Yourwellness Magazine Follows Up Charity Blood Pressure Warning
London, UK (PRWEB UK) 25 July 2013 -- According to figures gathered by the Stroke Association, reported 12th on the June, blood pressure levels in Worcestershire are amongst the highest in the country, which means residents are more at risk of having a stroke. As a result of finding that the county has the second highest blood pressure levels in the West Midlands and the eighth highest in the UK, the Stroke Association has urged people to review their lifestyles to lower the risk. This includes measures such as cutting down on the amount of saturated fat and salt in their diets, increasing the amount of regular exercise they do, quitting smoking, losing weight if needed and reducing stress levels. (http://www.redditchstandard.co.uk/2013/06/12/news-County-residents-more-at-risk-of-stroke-73917.html)
With this in mind, Yourwellness Magazine looked at ways to reduce blood pressure through diet. According to Yourwellness Magazine, “High blood pressure can be greatly improved using a nutritional approach.” Yourwellness Magazine outlined six basic rules for lowering blood pressure, as well as balancing blood sugar levels and losing weight (http://www.yourwellness.com/2012/01/nutrition-and-high-blood-pressure/):
1. Reduce Sodium (salt) – Read food labels for the sodium content and try to eliminate processed meats like ham, bacon, salami, and hotdogs, cheese, cheese spreads, packet sauces and gravies and ready-meals.

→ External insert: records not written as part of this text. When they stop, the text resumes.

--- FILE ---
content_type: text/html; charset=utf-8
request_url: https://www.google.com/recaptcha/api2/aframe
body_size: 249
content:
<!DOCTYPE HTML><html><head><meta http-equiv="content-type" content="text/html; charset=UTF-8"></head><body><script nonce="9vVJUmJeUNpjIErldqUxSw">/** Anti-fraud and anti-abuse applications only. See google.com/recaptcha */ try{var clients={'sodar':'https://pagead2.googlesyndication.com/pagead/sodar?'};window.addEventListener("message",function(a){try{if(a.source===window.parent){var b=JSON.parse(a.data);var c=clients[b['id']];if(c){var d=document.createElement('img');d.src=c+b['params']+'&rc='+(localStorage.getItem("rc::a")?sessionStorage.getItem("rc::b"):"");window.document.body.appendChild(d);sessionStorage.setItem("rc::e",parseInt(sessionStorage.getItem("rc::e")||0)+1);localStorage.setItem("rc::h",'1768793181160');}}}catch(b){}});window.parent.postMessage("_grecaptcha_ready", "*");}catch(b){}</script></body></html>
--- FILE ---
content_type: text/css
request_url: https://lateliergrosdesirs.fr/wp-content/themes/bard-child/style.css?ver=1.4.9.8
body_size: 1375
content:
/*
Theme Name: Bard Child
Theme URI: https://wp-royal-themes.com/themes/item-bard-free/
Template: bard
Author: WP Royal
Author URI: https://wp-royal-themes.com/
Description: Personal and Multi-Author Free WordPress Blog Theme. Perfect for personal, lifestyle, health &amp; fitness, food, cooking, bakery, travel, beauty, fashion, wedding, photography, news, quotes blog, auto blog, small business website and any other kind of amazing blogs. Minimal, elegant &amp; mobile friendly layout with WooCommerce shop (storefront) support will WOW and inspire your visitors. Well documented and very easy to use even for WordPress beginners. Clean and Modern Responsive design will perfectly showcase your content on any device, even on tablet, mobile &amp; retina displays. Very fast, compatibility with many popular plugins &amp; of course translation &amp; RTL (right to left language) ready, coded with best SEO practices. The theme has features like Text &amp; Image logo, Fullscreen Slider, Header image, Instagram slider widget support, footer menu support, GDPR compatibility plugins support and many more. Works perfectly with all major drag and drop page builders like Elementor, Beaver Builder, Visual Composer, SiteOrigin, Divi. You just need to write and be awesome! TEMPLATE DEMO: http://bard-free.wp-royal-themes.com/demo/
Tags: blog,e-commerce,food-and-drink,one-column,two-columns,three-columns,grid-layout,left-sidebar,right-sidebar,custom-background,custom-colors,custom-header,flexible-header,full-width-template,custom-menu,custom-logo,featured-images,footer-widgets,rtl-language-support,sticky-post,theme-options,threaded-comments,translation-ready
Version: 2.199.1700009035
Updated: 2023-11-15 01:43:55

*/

2. Increase Potassium – Emphasise potassium-rich foods such as bananas, avocado, sweet potatoes (with skin), Brussel sprouts, spinach, broccoli, plain low-fat yoghurt, beetroot and beet leaves, celery, beans and lentils, parsley and sage.
3. Consume more Omega 3 Fatty Acids – As well as being great sources of omega 3s, many foods are also high in potassium. Choose salmon, tuna, mackerel, sardines, flaxseed, pumpkin and sunflower seeds to get a double dose of heart healthy nutrients.
4. Eat fewer Grains – Avoid refined and starchy carbohydrates like white bread, pasta, rice, potatoes and all flour products like pastries, cakes, biscuits and crackers.
5. Eliminate Sugars – Don’t touch sweets, fizzy drinks and chocolates, and try to avoid caffeinated drinks.
6. Stop eating ‘Trans’ fats – Trans fats drive up levels of LDL cholesterol whilst lowering levels of the heart protective HDL cholesterol. They also damage the lining of the arteries, which leads to hardening and thus high blood pressure.